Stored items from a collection
::::

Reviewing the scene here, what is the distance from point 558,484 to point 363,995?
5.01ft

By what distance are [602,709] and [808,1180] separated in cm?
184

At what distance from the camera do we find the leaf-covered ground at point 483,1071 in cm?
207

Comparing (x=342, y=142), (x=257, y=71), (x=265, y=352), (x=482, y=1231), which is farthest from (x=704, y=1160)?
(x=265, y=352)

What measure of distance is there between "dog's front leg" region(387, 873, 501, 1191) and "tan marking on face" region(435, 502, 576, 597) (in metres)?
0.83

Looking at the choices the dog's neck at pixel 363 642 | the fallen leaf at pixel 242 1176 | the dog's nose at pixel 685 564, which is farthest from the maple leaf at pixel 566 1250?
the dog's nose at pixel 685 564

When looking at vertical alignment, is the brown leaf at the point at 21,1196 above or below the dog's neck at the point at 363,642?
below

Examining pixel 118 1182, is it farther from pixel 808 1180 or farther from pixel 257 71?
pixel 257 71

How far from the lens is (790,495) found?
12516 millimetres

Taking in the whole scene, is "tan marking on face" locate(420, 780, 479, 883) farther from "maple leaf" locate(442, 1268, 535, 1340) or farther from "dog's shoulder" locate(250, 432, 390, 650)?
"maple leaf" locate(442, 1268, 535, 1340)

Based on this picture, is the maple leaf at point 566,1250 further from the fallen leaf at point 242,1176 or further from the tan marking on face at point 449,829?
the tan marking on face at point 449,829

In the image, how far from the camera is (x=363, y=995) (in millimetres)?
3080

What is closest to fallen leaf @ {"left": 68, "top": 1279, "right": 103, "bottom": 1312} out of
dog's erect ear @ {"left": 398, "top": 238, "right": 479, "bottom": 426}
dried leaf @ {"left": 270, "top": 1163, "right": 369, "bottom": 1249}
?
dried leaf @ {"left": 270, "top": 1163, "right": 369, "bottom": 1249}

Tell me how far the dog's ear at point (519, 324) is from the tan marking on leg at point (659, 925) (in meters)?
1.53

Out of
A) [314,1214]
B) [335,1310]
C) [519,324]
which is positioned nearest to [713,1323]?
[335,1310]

::::

__What to do__.
Please transcribe everything from the line containing "Based on this" down to the end of the items, keeping every line as it appears.

__Task response__.
Based on this picture, is the maple leaf at point 566,1250 further from the fallen leaf at point 242,1176 or further from the tan marking on face at point 449,829?
the tan marking on face at point 449,829

In the image, how far from the camera is (x=363, y=995) (in millimetres)?
3080

What is closest to fallen leaf @ {"left": 68, "top": 1279, "right": 103, "bottom": 1312} out of
dog's erect ear @ {"left": 398, "top": 238, "right": 479, "bottom": 426}
dried leaf @ {"left": 270, "top": 1163, "right": 369, "bottom": 1249}
?
dried leaf @ {"left": 270, "top": 1163, "right": 369, "bottom": 1249}

Tell me how far the dog's ear at point (519, 324) is from the tan marking on leg at point (659, 925) (in meters)?
1.53

Out of
A) [314,1214]
B) [335,1310]
C) [519,324]
which is positioned nearest to [713,1323]?
[335,1310]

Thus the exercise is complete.